_Document section_
☆ ☆ ☆ ☆ ☆ ☆ ☆

CAQ MNA Isabelle Lecours temporarily closes her office due to threats
Isabelle Lecours, the CAQ MNA for Lotbinière-Frontenac, said Friday she is temporarily closing her office due to threats and intimidation.
"As part of the Centre de la petite enfance (CPE) de Val-Alain file, I have been threatened and intimidated," she wrote Friday on Facebook.
"In order to protect my team, I have decided to temporarily close the Saint-Apollinaire constituency office and the Sûreté du Québec (SQ) has been contacted," she added.
The elected representative for the Chaudière-Appalaches region did not respond to an interview request from The Canadian Press, while the SQ would neither confirm nor deny that an investigation is underway.
Last week, the citizens of Val-Alain learned that the Ministère de la Famille was cancelling the 29-place CPE project in their municipality due to a cost overrun.
Instead, the ministry is considering improving a CPE project in Saint-Apollinaire, some 30 kilometres from Val-Alain, as reported by Radio-Canada on Feb. 19.
On that day, the mayor and prefect of the Lotbinière MRC, Daniel Turcotte, organized a citizens' rally to denounce the Legault government's decision.
On Friday, without commenting on the case of Isabelle Lecours, the Quebec Liberal Party (QLP) expressed concern for all those elected officials who experience "incivility", "harassment", and "threats".
Liberal MNAs Michelle Setlakwe and Enrico Ciccone have called for a parliamentary commission to investigate this increasingly distressing phenomenon, especially at the municipal level.
Gatineau Mayor France Belisle announced Thursday her retirement from political life to protect her physical and mental health.
According to Setlakwe and Ciccone, "the difficulties experienced by elected officials, particularly at the municipal level, which exert constant pressure and force them to evolve in a noxious climate (...) are unacceptable".
"Threats against elected officials at all levels of government and the toxicity conveyed on social media must be denounced," said Ciccone in a press release.
Québec solidaire (QS) added: "In the municipalities, we are witnessing a veritable wave of departures. Since 2021, nearly 800 elected municipal officials have left office.
"At the national assembly, we should be the first to act to curb the alarming rise in resignations of municipal elected officials," said QS MNA Étienne Grandmont.
"I'm reaching out to my counterparts in the other parties so that we can sit down together and find concrete solutions."
For PQ MNA Joël Arseneau, it's clear that awareness is "necessary."
"We support the idea of a parliamentary commission on the subject. It's part of a logic of prevention, awareness and action against intimidation and the loss of respect for elected officials," he said.

☆ ☆ ☆ ☆ ☆ ☆ ☆

_Required work_
According to the article about Isabelle Lecours, how many places did the cancelled CPE project in Val-Alain have? The entries that follow are separate material and have nothing to do with the article above.

☆ ☆ ☆ ☆ ☆ ☆ ☆

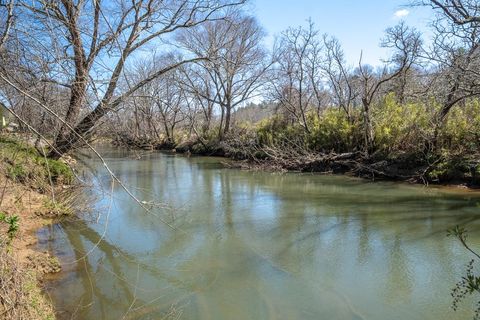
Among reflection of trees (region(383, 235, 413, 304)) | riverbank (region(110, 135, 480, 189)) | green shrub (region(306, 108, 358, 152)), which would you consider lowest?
reflection of trees (region(383, 235, 413, 304))

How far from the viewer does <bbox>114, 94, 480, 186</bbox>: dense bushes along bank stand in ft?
45.1

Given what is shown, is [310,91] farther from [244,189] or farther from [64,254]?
[64,254]

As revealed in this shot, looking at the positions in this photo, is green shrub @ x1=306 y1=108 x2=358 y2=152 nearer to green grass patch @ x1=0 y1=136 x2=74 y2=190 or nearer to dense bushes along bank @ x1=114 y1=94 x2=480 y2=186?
dense bushes along bank @ x1=114 y1=94 x2=480 y2=186

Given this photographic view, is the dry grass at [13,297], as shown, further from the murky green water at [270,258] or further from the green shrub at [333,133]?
the green shrub at [333,133]

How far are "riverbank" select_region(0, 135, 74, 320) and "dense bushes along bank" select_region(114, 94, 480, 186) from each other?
7.01 feet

☆ ☆ ☆ ☆ ☆ ☆ ☆

_Answer for this exercise_
29 places.